Z-score normalization is a straightforward formula that can be applied to each feature within an array. It consists of:

Z = (x - µ) / σ

  • Z is the Z-score for a particular data value
  • x is its original data value
  • µ stands for mean of all data values in that feature
  • σ stands for standard deviation of those data values for the feature

To apply Z-score normalization to a dataset, we must perform the following steps:

  1. Calculate the mean and standard deviation for each feature in the dataset.
  2. For each data value within a feature, subtract its mean value and divide by its standard deviation.
  3. These values correspond to Z-scores for each data point.

Real-life Example

Let us assume we have a dataset with two features, height (in cm) and weight (in kg), that we would like to apply Z-score normalization to. The data values for these features can be seen in the following table:

Height (cm) Weight (kg)
180 85
150 55

Before applying Z-score normalization to the dataset, we must first calculate the mean and standard deviation for each feature. These values can be found in the following table:

Features Mean Standard Deviation
Height (cm) 166 10.954
Weight (kg) 65.6 14.834

By applying the formula for Z-score normalization to each data value in our dataset, we can calculate Z-scores individually. The results are displayed in the following table:

Height Z-score Weight Z-score
1.27807 1.30781
-1.46065 -0.71457

Explain Like I'm 5 (ELI5)

Hey there! Have you ever noticed how when having different-sized toys, it can be challenging to compare them? Well, in machine learning it works similarly - sometimes numbers may appear huge while other times they may appear tiny. Comparing and using these numbers in calculations can be tricky since the larger ones often have greater effects than their smaller counterparts.
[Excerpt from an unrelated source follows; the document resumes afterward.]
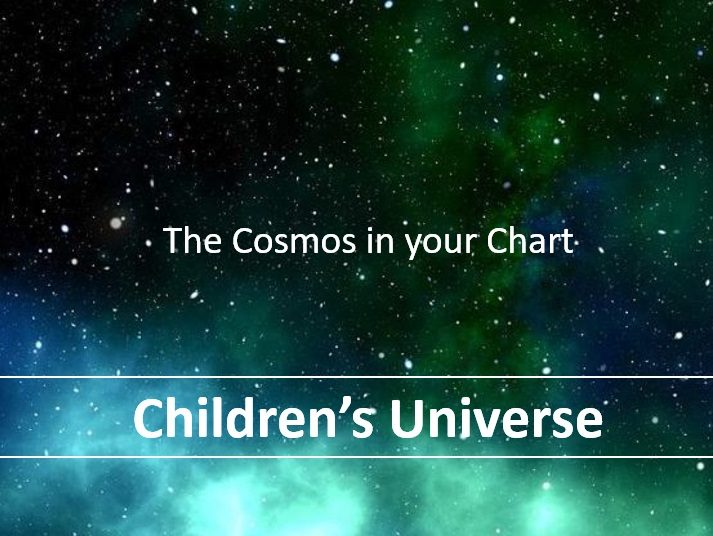 Children's Universe (Children Natal Analysis)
Z-score normalization can help! It's a way of making all numbers the same size so we can compare them more easily. Imagine having an automated machine that could shrink or grow each toy so they were all the same size, no matter their original dimensions!

To do this, we utilize some math to calculate the average size and spread of all numbers. Then we adjust each one so it fits within this average and spread, creating similar-sized numbers so we can compare and use them more conveniently.